Kaffir Lime and Lemongrass Pork Scotch Eggs

, from Issue #70. December, 2016
Photography by Manja Wachsmuth.
Kaffir Lime and Lemongrass Pork Scotch Eggs

Scotch eggs seem to go in and out of fashion but these gorgeous bundles of flavour should see them back at the top of the list for a grazing option. 

Serves: 8

INGREDIENTS

8 medium (size 6) eggs
700 grams good pork sausages, skins removed
2 spring onions, very finely chopped
2 double kaffir lime leaves (4), very finely chopped
1 large stalk lemongrass, grated on a microplane grater
¼ cup packed coriander, finely chopped
1 tablespoon fish sauce
pinch chilli flakes
1 teaspoon caster sugar
To cook
1 cup plain flour
2 eggs, lightly beaten
1–1½ cups panko crumbs
vegetable oil for frying

METHOD

Put the eggs in a saucepan of cold tap water to cover by 2cm. Bring to a rolling boil then turn off the heat and cover with a lid. Leave for 5 minutes then drain and cool under cold running water. Crack the shells all over with the back of a teaspoon and peel carefully, as the yolks aren’t fully set. Place back in cold water until ready to use.

Place the sausage meat in a large bowl and add all the remaining ingredients. Use your hands to mix until very well combined. 

Divide into 8 even portions.

Place the flour, eggs and crumbs in three separate bowls and season each one. 

Dry the eggs, then dip each one in flour, shaking off the excess. Take one portion of sausage meat and flatten it in the palm of your hand. Place the egg on top and gently shape and mould the meat evenly around the egg, smoothing it so there are no holes.

Roll in flour, then the beaten egg, followed by the breadcrumbs. Place on a tray and repeat with the remaining eggs. If not cooking immediately, they can be covered at this point and refrigerated for 24 hours. Remove from the fridge 30 minutes before cooking. 

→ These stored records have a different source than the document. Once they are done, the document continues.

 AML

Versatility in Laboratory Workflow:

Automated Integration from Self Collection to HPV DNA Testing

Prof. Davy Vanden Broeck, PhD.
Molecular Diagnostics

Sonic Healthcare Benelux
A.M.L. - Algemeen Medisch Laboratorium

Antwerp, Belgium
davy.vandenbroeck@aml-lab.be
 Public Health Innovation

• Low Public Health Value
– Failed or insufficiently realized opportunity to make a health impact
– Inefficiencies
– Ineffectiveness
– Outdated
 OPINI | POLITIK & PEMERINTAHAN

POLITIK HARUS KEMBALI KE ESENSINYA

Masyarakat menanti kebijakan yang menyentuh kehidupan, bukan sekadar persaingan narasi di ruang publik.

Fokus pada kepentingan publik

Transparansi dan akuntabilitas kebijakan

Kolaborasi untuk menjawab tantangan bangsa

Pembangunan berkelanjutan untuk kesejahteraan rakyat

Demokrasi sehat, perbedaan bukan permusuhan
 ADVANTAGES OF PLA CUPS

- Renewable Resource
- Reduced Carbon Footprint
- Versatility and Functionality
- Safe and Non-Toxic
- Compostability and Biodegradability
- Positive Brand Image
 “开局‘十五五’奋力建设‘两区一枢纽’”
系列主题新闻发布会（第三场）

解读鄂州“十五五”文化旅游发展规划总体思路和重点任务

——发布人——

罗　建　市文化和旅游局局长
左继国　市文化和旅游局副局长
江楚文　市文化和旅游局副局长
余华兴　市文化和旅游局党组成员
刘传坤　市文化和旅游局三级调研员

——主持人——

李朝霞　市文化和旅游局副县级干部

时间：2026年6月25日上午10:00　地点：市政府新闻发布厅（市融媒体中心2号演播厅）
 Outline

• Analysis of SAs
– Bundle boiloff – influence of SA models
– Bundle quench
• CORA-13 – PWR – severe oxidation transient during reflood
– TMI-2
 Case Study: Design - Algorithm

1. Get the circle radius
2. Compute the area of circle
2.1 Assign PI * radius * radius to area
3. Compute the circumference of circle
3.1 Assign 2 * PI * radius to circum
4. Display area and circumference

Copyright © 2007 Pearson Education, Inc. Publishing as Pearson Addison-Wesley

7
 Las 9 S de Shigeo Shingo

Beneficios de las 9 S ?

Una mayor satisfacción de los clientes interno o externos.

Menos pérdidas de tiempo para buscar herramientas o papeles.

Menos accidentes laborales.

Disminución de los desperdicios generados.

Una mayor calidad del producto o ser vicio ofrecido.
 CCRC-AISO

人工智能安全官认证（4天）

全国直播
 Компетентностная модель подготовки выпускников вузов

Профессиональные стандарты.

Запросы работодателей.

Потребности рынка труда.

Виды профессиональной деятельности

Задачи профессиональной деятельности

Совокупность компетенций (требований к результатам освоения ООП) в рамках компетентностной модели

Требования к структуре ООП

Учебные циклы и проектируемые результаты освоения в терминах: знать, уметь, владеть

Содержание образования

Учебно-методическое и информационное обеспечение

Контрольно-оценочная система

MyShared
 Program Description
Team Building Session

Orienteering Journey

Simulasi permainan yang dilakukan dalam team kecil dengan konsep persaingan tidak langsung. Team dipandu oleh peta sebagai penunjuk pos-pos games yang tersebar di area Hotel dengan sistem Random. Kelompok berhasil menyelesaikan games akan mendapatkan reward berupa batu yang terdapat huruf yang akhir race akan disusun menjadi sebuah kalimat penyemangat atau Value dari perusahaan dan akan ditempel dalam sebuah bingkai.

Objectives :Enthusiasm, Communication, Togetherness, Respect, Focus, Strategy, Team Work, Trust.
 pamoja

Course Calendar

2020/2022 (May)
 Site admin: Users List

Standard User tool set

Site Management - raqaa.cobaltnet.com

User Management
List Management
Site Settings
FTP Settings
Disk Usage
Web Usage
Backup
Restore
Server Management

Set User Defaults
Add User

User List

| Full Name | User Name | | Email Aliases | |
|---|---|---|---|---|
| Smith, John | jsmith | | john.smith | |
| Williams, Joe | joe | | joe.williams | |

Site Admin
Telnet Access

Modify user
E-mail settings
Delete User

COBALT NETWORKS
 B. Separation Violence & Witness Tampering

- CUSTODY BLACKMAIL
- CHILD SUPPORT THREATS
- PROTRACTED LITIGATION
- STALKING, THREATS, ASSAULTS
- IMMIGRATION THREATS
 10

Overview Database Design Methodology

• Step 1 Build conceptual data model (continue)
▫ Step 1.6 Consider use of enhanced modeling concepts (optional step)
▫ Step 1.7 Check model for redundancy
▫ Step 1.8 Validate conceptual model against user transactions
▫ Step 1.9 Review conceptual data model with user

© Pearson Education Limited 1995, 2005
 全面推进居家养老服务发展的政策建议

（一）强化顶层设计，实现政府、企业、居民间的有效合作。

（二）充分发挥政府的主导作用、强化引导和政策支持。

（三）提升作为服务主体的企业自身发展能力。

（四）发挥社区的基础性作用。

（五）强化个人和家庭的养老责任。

To cook: Fill a deep, medium-sized saucepan half full with oil and heat until it reaches 140°C on a cooking thermometer or until a piece of bread dropped into the oil turns a light golden in 30 seconds. Gently lower 3–4 eggs into the oil and cook for 5 minutes, turning them occasionally until evenly golden. If they are browning too fast, reduce the temperature. 

Lift out with a slotted spoon and drain on kitchen towels. Bring the oil back to 140°C before cooking the next batch of eggs. Serve at room temperature with a sweet chilli jam.